BEGIN Selected passage

In my first two posts, I reported that in the summer of 2015, two district courts held the ALJs to be inferior officers of the United States who need to be appointed under the Appointments Clause.  The SEC concedes that its judges were not so appointed.

Much of the time between my first two posts and my third post was taken up by Circuit court opinions holding that district courts in these and in other collateral proceedings lacked jurisdiction to decide the constitutional issue.  Hill v. SEC, 825 F.3d 1236 (11th Cir. 2016); Tilton v. SEC, 824 F.3d 276 (2d Cir. 2016); Jarkesy v. SEC, 803 F.3d 9 (D.C. Cir. 2015); Bebo v. SEC, 799 F.3d 765 (7th Cir. 2015). (Hill was issued two days after my last post.)

But, in August of 2016 (also after my last post), the D.C. Circuit, in a case on direct review of an SEC order affirming the sanctions imposed by an SEC ALJ, held that under the Supreme Court’s “significant authority” standard used in Freytag v. Commissioner, 501 U.S. 868 (1991), SEC ALJs were not inferior officers because they could not render final decisions in their cases.  Raymond J. Lucia Cos., Inc. v. SEC, 832 F.3d 277, 283-89 (D.C. Cir. 2016).  In Freytag, the Supreme Court held that Tax Court Special Trial Judges (STJs) were inferior officers exercising significant authority on behalf of the United States because of the many judge-like powers they possessed, including their wide discretion to issue rulings.

The Freytag opinion was admittedly less than clear in whether, to be an inferior officer, a person needed the ability to render final decisions binding the government.  In 2000, a divided panel of the D.C. Circuit in Landry v. FDIC, 204 F.3d 1125 (D.C. Cir. 2000), had held that FDIC ALJs did not need to be appointed – based on the panel’s interpretation of Freytag to require final decision-making authority in a person to render that person an officer of the United States.

In an opinion issued by a divided panel of the Tenth Circuit on December 27, in Bandimere v. SEC, the Tenth Circuit rejected Landry’s holding and held that Freytag did not require that inferior officers need the power to render final decisions.  Rather, the Bandimere majority said that, in Freytag, the Supreme Court discussed the finality of STJ rulings under what is now section 7443A(b)(7) only in response to a government concession – and not as part of the Supreme Court’s actual holding in the case.  (I agree.)  Thus, while having the ability to enter final, binding orders was one factor that could lead to a finding that a person was an officer, it was not a “but for” requirement, according to Bandimere.  And, in any event, even though the SEC had the authority to do de novo review, Bandimere pointed out that in about 90% of cases either there was no SEC review of the ALJ or the SEC review resulted in upholding the ALJ verbatim, so it is really the ALJ who effectively binds the government in the vast majority of SEC cases.  Further, even the de novo review of the ALJ that the SEC gives is one in which the SEC in fact gives deferential review of facts found by the ALJ.  This is similar to the deferential review on factual issues of STJs by Tax Court judges.

END Selected passage
BEGIN Data

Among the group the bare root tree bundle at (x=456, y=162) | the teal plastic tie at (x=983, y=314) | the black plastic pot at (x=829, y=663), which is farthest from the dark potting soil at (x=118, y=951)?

END Data

> **Work to be completed**:
Write the next few paragraphs of the post on whether SEC administrative law judges are inferior officers under the Appointments Clause, starting after its final sentence.

> **Written response**:
The dissenting judge in Bandimere worried that the ruling of the majority would lead to all ALJs in the federal government needing to be appointed.  This particularly would affect the Social Security Administration, where over 1,500 such ALJs are located.  (The SEC only has 5 ALJs at present.)  I am not so sure other ALJs lack proper appointment under the Appointments Clause.  5 USC § 3105 authorizes agencies to appoint ALJs.  Systems of hiring or appointment may vary by agency.  Moreover, I don’t think the result worried about by the dissent would surprise the Supreme Court.  Even Justice Scalia, in his Freytag concurrence (joined by three other Justices), noted:  “Today, the Federal Government has a corps of administrative law judges numbering more than 1,000, whose principal statutory function is the conduct of adjudication under the Administrative Procedure Act (APA), see 5 U.S.C. §§ 554, 3105. They are all executive officers.”  Freytag, 501 U.S. at 910 (emphasis in original).

Observations

While the holding of Bandimere primarily impacts, for tax practitioners, only the IRS ALJs who try Circular 230 violations, the Tax Court’s ruling in Tucker v. Commissioner, 135 T.C. 114 (2010), affd. 676 F.3d 1129 (D.C. Cir. 2012) (in which I represented the taxpayer), is now called somewhat into question.  In Tucker, the Tax Court refused to hold that the IRS Settlement Officers and their Appeals Team Managers who hold CDP hearings and render determinations therein were individuals needing to be appointed under the Appointments Clause.  The Tax Court’s reasoning, in part, was that these IRS employees do not render final rulings, but Landry v. FDIC held that the ability to enter final orders was a necessary requirement for a person to be an inferior officer.  See 135 T.C. at 162-165.  “Since we find persuasive the reasoning of the Court of Appeals for the District of Columbia Circuit in its determination that ALJs for the FDIC do not exercise ‘significant authority’, we hold that the lesser position of CDP ‘appeals officer’ (‘or employee’) within the Office of Appeals likewise does not exercise ‘significant authority’”.  Id. at 165.

In the D.C. Circuit’s affirmance of the Tucker opinion, however, the D.C. Circuit disagreed with the Tax Court and held that such Appeals personnel did have final authority, just that the authority was on issues (1) not of constitutional significance (collection) or (2) where their discretion was too circumscribed by IRS Counsel’s potential involvement (liability determinations).  “[W]e conclude that the lack of discretion is determinative, offsetting the effective finality of Appeals employees’ decisions within the executive branch.”  676 F.3d at 1134.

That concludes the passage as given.